When Sosei bought out U.K. biotech Heptares for $400 million four years ago, it inherited a big pipeline of G protein-coupled receptor (GPCR) targeted programs—too many to take forward on its own. Now, its spinning some of those out into two new U.K.-based biotechs that will be bankrolled in part by Anglo-Swiss venture fund Medicxi to the tune of €40 million (around $46 million).
The two new companies—dubbed Orexia and Inexia—have been created to advance various projects targeting the GPCR protein orexin that have grown out of Sosei Heptares’ R&D operations in Cambridge, and specifically agonists of orexin OX1 and OX2 for neurological diseases, including narcolepsy. They will be led by Mario Alberto Accardi, Ph.D., a co-founder of U.K. medtech firm Orthonika.

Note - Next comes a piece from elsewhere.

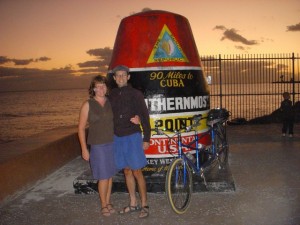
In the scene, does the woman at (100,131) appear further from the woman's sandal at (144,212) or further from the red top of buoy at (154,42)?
the red top of buoy at (154,42)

In an unusual split of responsibilities, the two companies will both work on the targets but Orexia will concentrate on oral drugs while Inexia will focus on intranasal delivery using a system developed by U.S. biotech Optinose.
Inexia licensed rights to the delivery platform from Optinose for an undisclosed upfront fee plus $8 million in development milestones plus another $37 million tied to commercial targets and royalties on any future sales. Meanwhile, parent group Sosei is keeping an equity stake in the two new companies and is in line for milestone payments as the programs progress.
Orexin is thought to be involved in the regulation of various neurological parameters, including behavioral arousal, wakefulness and sleep, and Sosei Heptares suggests that loss of orexin neurons is linked to multiple neurological conditions that could be helped by orexin agonists.
That includes narcolepsy, a disorder which causes people to abruptly and unpredictably fall asleep, as well as cataplexy which is a sudden temporary weakening of muscle tone that can cause people to collapse, it says.
Orexin is already the target of a number of R&D programs in the biopharma sector, although to date these have focused mainly on antagonists of orexin receptors.
Actelion spinout Idorsia is looking at antagonists in insomnia, for example, as are Eisai/Purdue Pharma, although another candidate from GlaxoSmithKline and Actelion was abandoned in 2011 on safety concerns. Meanwhile, U.K. biotech C4XD has a selective OX1 antagonist in early-stage development to fight the cravings associated with tobacco, opioid analgesics and alcohol.
“We see great promise in the orexin agonist program and believe it can be advanced significantly with this focused funding and within these new structures in which we retain a significant stake,” said Malcolm Weir, Sosei Heptares’ chief R&D officer.
“The asset-centric approach pioneered by Medicxi has proved to be very successful for developing discrete and novel assets and for creating significant value and allows us seamlessly to transfer our ongoing activities and IP into these two special purpose vehicles.”